Centers for Medicare & Medicaid Services (CMS) regulators recently responded to a letter sent by the College of American Pathologists (CAP) to advocate for changes to the independent dispute resolution (IDR) process of the No Surprises Act.

In the April 10 letter to the Department of Health and Human Services and CMS, the CAP wrote that strong rules are needed to protect pathologists and laboratories from unfair billing practices by private insurance companies and urged regulators to consider specific changes to the IDR process, including changes to batching claims, administrative fees, and the open negotiation process.

Having greater flexibility when batching qualified IDR items and services would increase procedural efficiency, according to the CAP. In a May 2 Advocacy Update, the CAP said CMS regulators responded that they are considering improvements to the batching policy and are open to input from the CAP as conversations unfold.

The CAP also decried an increase in IDR administrative fees from $50 to $350 per party per dispute.

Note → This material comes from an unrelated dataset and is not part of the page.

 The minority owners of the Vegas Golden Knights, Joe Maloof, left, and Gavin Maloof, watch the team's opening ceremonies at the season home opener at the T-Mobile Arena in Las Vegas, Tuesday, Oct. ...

According to the CAP, the added expense puts insurance companies at an advantage over small and rural providers. CMS responded that such an increase was necessary to deliver payment determinations effectively and efficiently, claiming that payment determinations would be delayed without the fee increase.

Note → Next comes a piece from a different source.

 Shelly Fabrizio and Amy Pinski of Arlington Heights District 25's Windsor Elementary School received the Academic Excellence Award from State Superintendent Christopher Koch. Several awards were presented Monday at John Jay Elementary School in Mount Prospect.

In the letter, the CAP also expressed concern about the 30-day open negotiation process, claiming it is being abused by insurers and used as a “delay tactic” rather than an opportunity to engage in good faith negotiations. CMS previously clarified that insurance companies are prohibited from using proprietary online portals that put providers at a disadvantage. No response was noted about suggestions that further efforts to formalize the process would benefit all parties.